◆ EXERCISE TEXT ◆
·····
Victoria and Abdul

This movie is based on the true story of Queen Victoria and her Indian servant named Abdul Karim. Queen Victoria is played by Judi Dench and Abdul by Ali Fazal. The movie is about the Queen and Abdul’s friendship, a friendship that developed despite the misgivings—and loud protestations—of the Queen’s family and the royal court. One thing I liked is that the movie depicts Queen Victoria as an earthy human being, ordinarily not what one was assumes of a Royal family member. The Queen likes to eat heartily, falls asleep at the dinner table and is outspoken in her manner. It is at a dinner when she first meets Abdul, who was brought to the Royal court to present the Queen with a mohur, a token of appreciation for Britain’s rule over India.

Abdul is not versed in Royal protocol and he makes eye contact with the Queen at their first meeting. This is a nono. From my perspective, I think Victoria’s interest in Abdul is that he was so different from the people who surrounded her at the time. A friendship is born, and for both sides there is much to learn and appreciate about the other’s culture. Abdul teaches the Queen the Qur’an and Urdu and she delights in this new knowledge. Indeed, she is so taken with Abdul, that she decorates a room in Osborne House in a style heavily influenced by Indian culture. Of course, there is outrage from the Royal Court. At one point, her son Bertie (Edward VII) tries quite forcefully to have her send Abdul back to India or he will have her declared insane. It is this scene and the Queen’s very firm response that shows her true mettle. She is a strong lady and, needless to say, Bertie is not successful.
·····
◆ GIVEN INFORMATION ◆
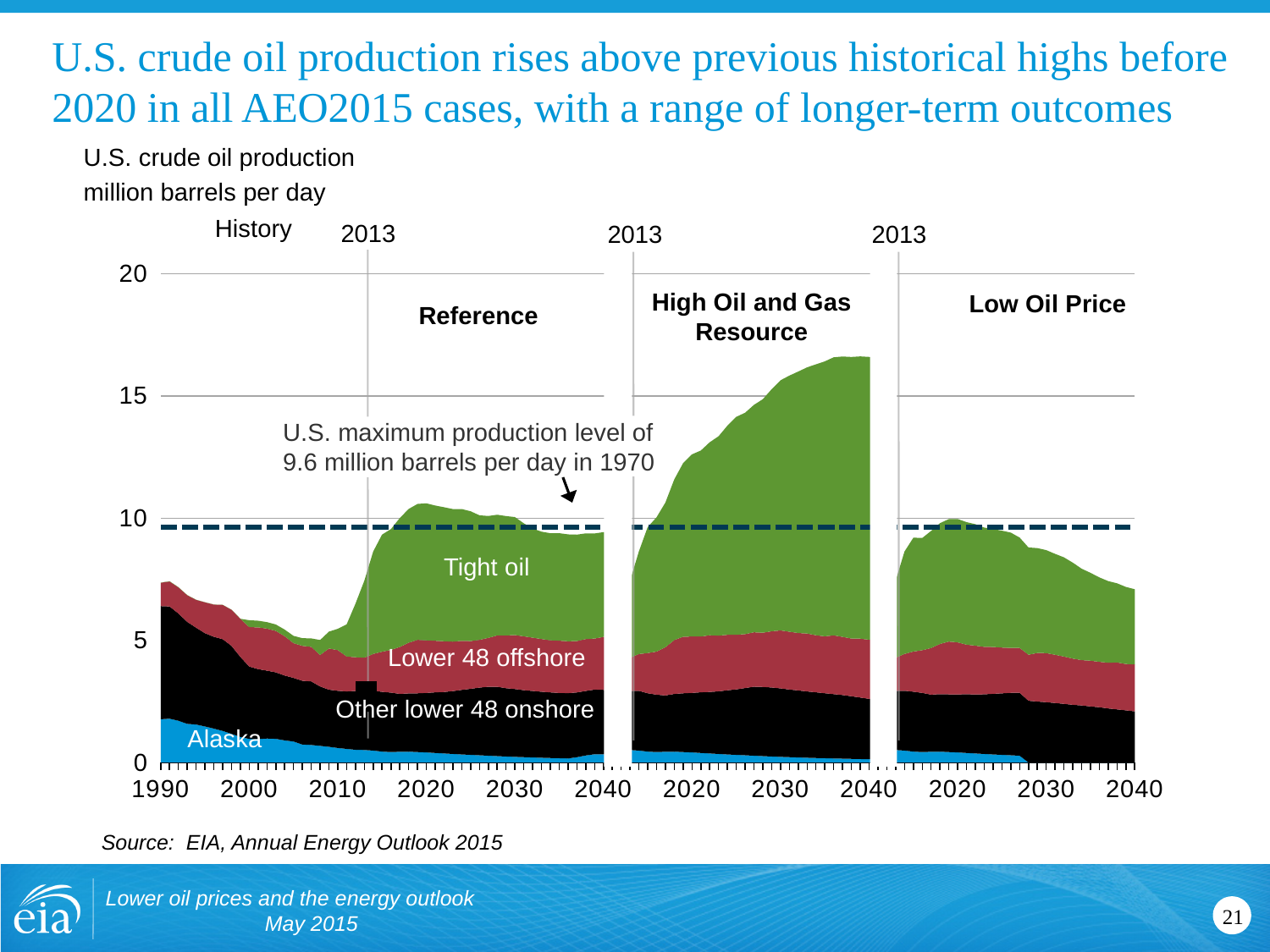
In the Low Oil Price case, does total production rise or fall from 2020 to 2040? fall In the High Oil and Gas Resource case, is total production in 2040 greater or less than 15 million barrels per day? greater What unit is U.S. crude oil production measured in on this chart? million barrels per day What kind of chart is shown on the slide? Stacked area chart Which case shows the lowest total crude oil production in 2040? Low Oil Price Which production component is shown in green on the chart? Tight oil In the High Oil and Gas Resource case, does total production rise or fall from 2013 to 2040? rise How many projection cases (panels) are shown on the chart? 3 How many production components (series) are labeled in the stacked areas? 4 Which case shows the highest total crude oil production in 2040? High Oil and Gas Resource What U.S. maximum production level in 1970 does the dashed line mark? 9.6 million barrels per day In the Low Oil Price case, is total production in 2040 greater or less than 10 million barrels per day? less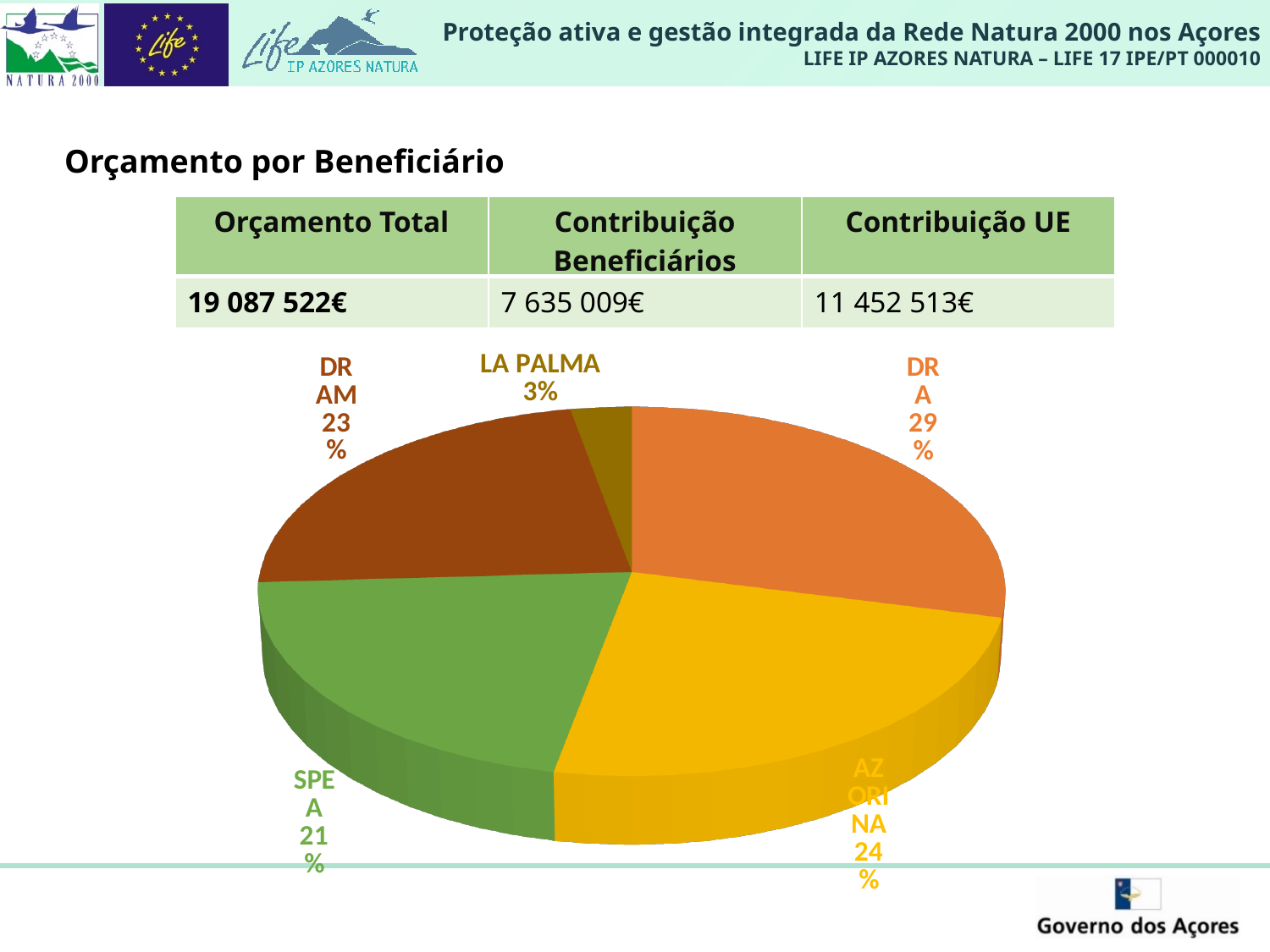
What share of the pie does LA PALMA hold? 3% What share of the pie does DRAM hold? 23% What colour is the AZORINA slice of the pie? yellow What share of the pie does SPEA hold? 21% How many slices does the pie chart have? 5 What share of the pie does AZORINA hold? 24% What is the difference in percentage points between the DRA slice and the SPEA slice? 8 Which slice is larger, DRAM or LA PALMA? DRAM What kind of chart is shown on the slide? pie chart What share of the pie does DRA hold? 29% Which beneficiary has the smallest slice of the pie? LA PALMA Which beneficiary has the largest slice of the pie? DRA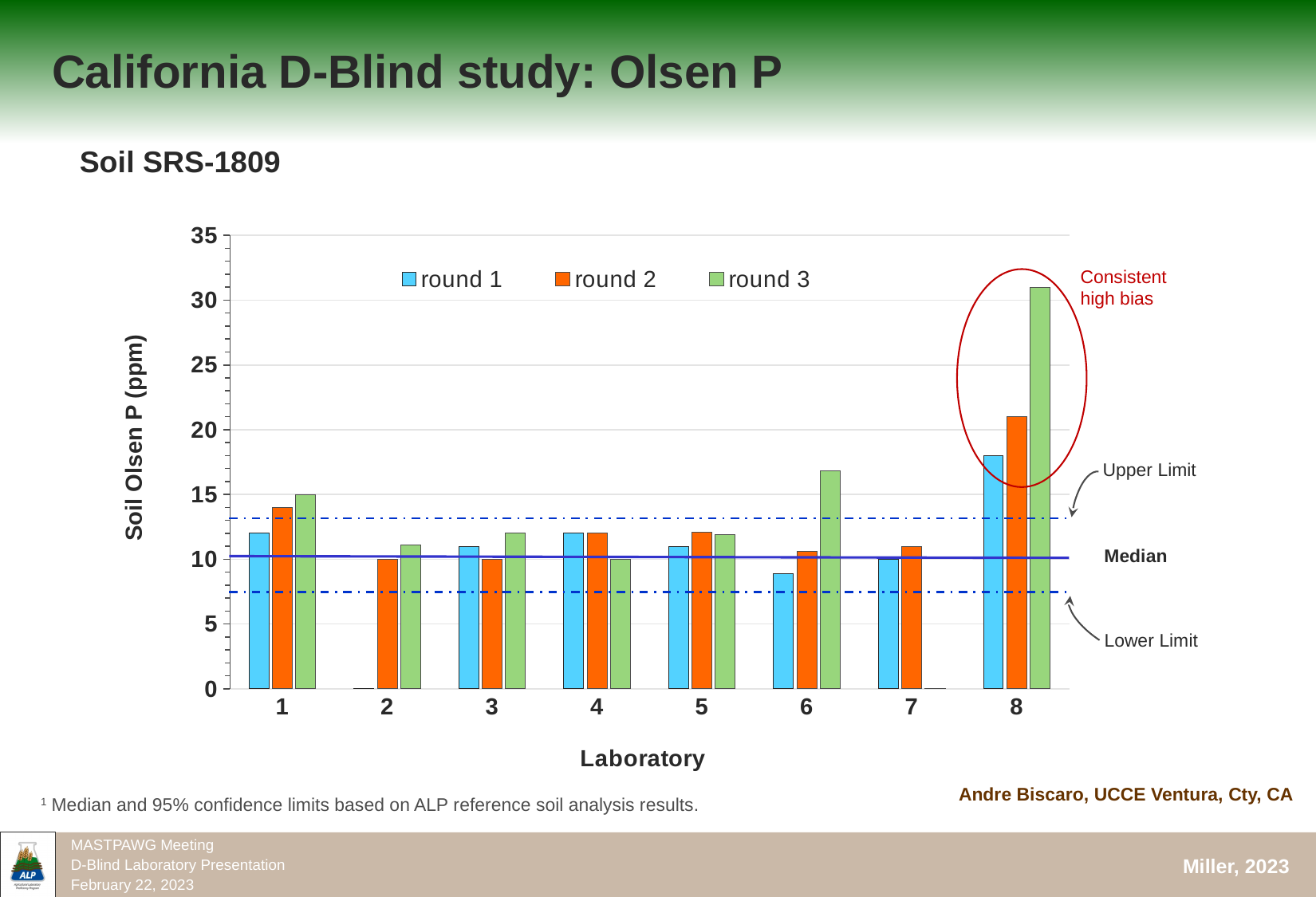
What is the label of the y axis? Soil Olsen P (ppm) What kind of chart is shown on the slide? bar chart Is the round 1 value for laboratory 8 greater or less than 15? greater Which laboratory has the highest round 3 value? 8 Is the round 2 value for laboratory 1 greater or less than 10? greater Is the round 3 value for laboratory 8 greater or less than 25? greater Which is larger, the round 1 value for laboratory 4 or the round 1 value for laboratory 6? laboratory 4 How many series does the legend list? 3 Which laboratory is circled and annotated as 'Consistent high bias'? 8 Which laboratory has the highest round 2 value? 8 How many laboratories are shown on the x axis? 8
·····
Could you write the next part of the review of the film Victoria and Abdul, picking up after its final sentence?

Until I saw this movie, I had no idea of this friendship. The movie ends with the inevitable conclusion: the Queen dies, and Abdul is dispatched from England. The movie’s final credits finish the story; after Abdul’s death, his papers detailing that time in his life were discovered. It’s a fascinating movie, with fine performances, told in a light, comedic tone; however, the prejudices of the day permeate the movie. Even if you view it just from a historical perspective, it is well worth seeing.

About Erika: I have always been a movie fan; indeed, it’s a passion I have had for many decades. For me, watching a movie is a means of transporting oneself into the world you see on the screen. I was delighted therefore, when Janice asked me to submit reviews for our newsletter. My hope is that by reading my reviews, you also will develop a passion for this medium.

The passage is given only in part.